The importance of opponent motion for the recognition of point-light walkers is suggested by fMRI experiments that show an activation of the kinetic occipital area (KO/V3B) for biological motion stimuli (Santi, Servos, Vatikiotis-Bateson, Kuratate, & Munhall,
2003; Vaina et al.,
2001). This area has previously been associated with the processing of motion edges and moving objects (Dupont et al.,
1997; Orbanet al.,
1995). A critical role of opponent motion for the detection of point-light walkers seems also consistent with data from the neurological patient AF, who could perceive biological motion in spite of a lesion in the dorsal pathway (Vaina, Lemay, Bienfang, Choi, & Nakayama,
1990). Detailed investigations of the lesion sites suggest that this patient still has area V3B/KO intact (Vaina & Giese,
2002), so that his perception of opponent motion might not be strongly impaired.

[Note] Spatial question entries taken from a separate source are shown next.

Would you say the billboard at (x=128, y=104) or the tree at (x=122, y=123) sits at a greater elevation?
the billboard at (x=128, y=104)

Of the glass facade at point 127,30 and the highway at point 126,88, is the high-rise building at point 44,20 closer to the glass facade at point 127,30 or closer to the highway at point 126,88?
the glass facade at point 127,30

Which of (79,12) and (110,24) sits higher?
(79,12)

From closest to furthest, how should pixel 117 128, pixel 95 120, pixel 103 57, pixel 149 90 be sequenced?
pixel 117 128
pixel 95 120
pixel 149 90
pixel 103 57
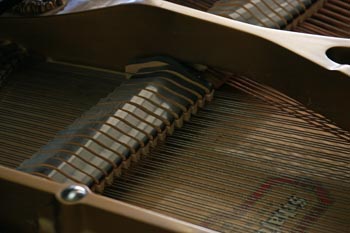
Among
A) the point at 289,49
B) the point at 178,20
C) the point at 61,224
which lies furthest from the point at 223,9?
the point at 61,224

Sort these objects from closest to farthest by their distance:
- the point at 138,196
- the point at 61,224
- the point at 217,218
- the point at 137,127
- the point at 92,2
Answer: the point at 61,224 → the point at 217,218 → the point at 138,196 → the point at 137,127 → the point at 92,2

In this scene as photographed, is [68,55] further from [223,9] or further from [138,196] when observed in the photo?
[138,196]

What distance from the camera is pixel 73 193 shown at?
1.60m

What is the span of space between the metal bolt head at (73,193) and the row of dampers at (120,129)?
0.37 meters

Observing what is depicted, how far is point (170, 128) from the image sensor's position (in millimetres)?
2256

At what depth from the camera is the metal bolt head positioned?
62.4 inches

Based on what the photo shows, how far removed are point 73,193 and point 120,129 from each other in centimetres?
58

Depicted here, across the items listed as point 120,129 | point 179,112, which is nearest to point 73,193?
point 120,129

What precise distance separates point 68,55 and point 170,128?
552mm

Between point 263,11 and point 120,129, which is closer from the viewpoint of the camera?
point 120,129

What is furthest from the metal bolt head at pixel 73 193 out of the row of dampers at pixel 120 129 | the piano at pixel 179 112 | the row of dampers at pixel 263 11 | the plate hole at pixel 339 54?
the row of dampers at pixel 263 11

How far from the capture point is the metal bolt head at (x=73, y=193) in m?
1.58

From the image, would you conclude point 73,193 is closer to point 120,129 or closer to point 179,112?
point 120,129

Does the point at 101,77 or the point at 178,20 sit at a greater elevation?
the point at 178,20
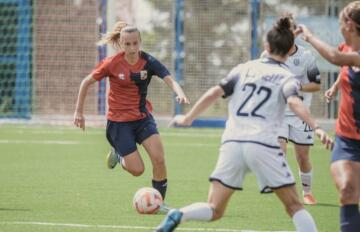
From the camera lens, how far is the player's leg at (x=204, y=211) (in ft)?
20.7

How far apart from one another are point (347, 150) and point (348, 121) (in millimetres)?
223

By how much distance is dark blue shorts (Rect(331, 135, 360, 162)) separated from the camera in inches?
261

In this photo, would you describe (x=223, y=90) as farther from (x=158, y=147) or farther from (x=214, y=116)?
(x=214, y=116)

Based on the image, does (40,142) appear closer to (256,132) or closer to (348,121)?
(348,121)

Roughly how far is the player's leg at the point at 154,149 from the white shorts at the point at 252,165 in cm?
286

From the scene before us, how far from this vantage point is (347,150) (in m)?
6.66

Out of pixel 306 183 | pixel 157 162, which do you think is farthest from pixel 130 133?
pixel 306 183

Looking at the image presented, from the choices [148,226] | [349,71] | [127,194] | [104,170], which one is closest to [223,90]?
[349,71]

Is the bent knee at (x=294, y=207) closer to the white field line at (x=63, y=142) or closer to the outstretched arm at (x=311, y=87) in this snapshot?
the outstretched arm at (x=311, y=87)

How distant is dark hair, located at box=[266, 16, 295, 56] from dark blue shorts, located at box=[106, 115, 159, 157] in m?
3.16

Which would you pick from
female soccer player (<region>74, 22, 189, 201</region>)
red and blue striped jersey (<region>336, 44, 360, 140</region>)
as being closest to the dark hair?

Our psychophysical and computational results suggest that relative limb motion might be important for the recognition of human locomotion. This finding is consistent with psychophysical results in adults (Pinto & Shiffrar,
1999) and infants (Booth, Pinto, & Bertenthal,
2002). In particular, it was shown that infants at the age of about 5 months shift their interest from the absolute and relative motion of individual limbs to the relative motion of contra-lateral limbs (Booth et al.,
2002).
Although in this study we have focused on possible feed-forward mechanisms for achieving a robust recognition of biological motion, we assume that under normal conditions, biological motion recognition is modulated by higher level cognitive representations. Experimental evidence suggests strong influences of top-down processes (Bülthoff, Bülthoff,& Sinha,
1998; Cavanagh, Labianca, & Thornton,
2001; Thornton, Rensink, & Shiffrar,
2002) and potentially representations of biomechanical plausibility (Shiffrar & Freyd,
1990,
1993). In addition, interactions with internal representations of motor programs might play an important role, a ssuggested by a number of recent psychophysical, neurophysiological, and fMRI studies (Decety & Grezes,
1999; Prinz,
1997; Rizzolatti, Fogassi, & Gallese,
2001; Saygin, Wilson, Hagler, Bates, & Sereno,
2004).
The proposed mechanism (i.e., the detection of critical mid-level motion features) defines a computational hypothesis on how basic visual recognition of normal and impoverished point-light stimuli might be accomplished with high robustness and realistic processing times. However, it seems likely that the human brain integrates a variety of features during biological motion recognition. The proposed critical feature might be particularly important, but more complex tasks like the fine discrimination of actions might require the exploitation of multiple features, or even a modulation of the detection process by high-level cognitive representations.